As shown in FIGS. 6A to 6C, in the first mode, the supply air fan 34 is operated with a normal supply air volume. The normal supply air volume at this time is called an average supply air volume QS1. As shown in FIGS. 7A to 7C, in the first mode, the exhaust fan 33 is operated with a normal exhaust air volume. The normal exhaust air volume at this time is called an average exhaust air volume QE1. The terms "normal exhaust air volume" and "normal air supply air volume" here mean at least one of the following.
1. Exhaust air volume and air supply air volume that can ensure a normal ventilation volume (ventilation frequency) desired by the user in the indoor space S1.
2. Exhaust air volume and air supply air volume that can ensure the designed ventilation volume (ventilation frequency) set for the indoor space S1.
3. The exhaust air volume and the air supply air volume obtained by operating the exhaust fan 33 and the air supply fan 34 at the target rotation speed set for the first mode.

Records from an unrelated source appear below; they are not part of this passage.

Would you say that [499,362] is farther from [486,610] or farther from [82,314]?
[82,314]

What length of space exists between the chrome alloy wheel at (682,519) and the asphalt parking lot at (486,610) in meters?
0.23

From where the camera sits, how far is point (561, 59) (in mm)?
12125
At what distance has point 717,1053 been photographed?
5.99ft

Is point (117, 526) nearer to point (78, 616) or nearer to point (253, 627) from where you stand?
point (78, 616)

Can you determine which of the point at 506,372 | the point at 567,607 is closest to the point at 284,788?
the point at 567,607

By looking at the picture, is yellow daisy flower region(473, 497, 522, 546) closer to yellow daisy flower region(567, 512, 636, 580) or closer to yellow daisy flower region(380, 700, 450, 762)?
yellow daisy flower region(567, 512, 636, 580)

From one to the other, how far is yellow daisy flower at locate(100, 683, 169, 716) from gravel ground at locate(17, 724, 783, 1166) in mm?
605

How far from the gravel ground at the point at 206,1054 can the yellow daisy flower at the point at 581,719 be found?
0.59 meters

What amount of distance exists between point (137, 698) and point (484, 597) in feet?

When the ventilator 11 is operated in the first mode, return air RA with an average exhaust air volume QE1 is discharged from the indoor space S1 to the outdoor space S2, and outside air OA with an average supply air volume QS1 is discharged from the outdoor space S2 into the indoor space. S1 is supplied to ventilate the indoor space S1. Furthermore, sensible heat and latent heat are exchanged between the return air RA from the indoor space S1 and the outside air OA from the outdoor space S2, and changes in temperature and humidity in the indoor space S1 can be suppressed.

(Regarding the second mode)
As shown in FIGS. 6A-6C, in a second mode, ventilation controller 36 modifies the operation of supply air fan 34 . In other words, when changing the operation of the air supply fan 34 in the second mode, the air supply fan 34 is operated in one of the modes shown in FIGS. 6A to 6C.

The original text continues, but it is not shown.